═══ TEXT PROVIDED
Australia agrees to clear-the-air talks with Qatar over controversial airline decision

Australia will meet with the Qatar Civil Aviation Authority following claims the Albanese government blocked requests for more flights.
Australia will meet with the Qatar Civil Aviation Authority after claims the Albanese government blocked requests for more flights. Photograph: Anadolu Agency/Getty Images

Australian bureaucrats will schedule a meeting with Qatari officials to discuss the Albanese government’s controversial decision to reject Qatar Airways’ request to almost double its flight operations to Australia.

Senate inquiry hearings this week revealed that the Qatar Civil Aviation Authority (QCAA) – which lodged the request for an additional 28 weekly flights to Sydney, Melbourne, Brisbane and Perth – had requested consultations with the Australian Department of Infrastructure and Transport.

The QCAA said that on 16 August it “officially requested consultations … to better understand the reasons for their decision and to work together with the Department [of Infrastructure and Transport] to build a road map for future enhancements of traffic rights”.

“We sincerely hope that the department will agree to schedule consultations as a matter of urgency and priority,” the QCAA said in a submission.

The Qatari regulator had claimed that “no other carrier in the [Gulf Cooperation Council] region is subject to such strict conditions and requirements regarding fair competition in Australia”.

On Wednesday, at a hearing of the Senate select committee on bilateral air service agreements – set up to examine the rejection of the Qatari request – executives from Qatar Airways said the QCAA was still waiting for the department to schedule such consultations.

A Department of Infrastructure and Transport spokesperson told Guardian Australia it had received the QCAA’s request, and that “consultations are provided for under our current air services arrangements”.

“The department has notified Qatar that it is considering the request and will contact the Qatar CAA seeking to arrange a meeting at a mutually convenient time,” the department said.
══════
═══ INFORMATION SUPPLIED
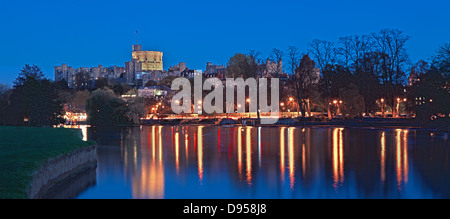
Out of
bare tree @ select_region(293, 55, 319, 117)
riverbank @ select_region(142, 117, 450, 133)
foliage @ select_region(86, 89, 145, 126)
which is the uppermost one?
bare tree @ select_region(293, 55, 319, 117)

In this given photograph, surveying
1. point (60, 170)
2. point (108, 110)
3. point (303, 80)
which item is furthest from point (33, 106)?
point (60, 170)

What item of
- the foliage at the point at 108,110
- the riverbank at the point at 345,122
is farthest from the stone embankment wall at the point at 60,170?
the foliage at the point at 108,110

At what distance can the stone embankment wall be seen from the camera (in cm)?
══════
### EXERCISE DIRECTIONS:
Rewrite the passage of the article on the Qatar Airways flights decision starting with "Senate inquiry hearings" and going on through "Infrastructure and Transport.", replacing "additional" with "extra".

### WRITTEN SOLUTION:
Senate inquiry hearings this week revealed that the Qatar Civil Aviation Authority (QCAA) – which lodged the request for an extra 28 weekly flights to Sydney, Melbourne, Brisbane and Perth – had requested consultations with the Australian Department of Infrastructure and Transport.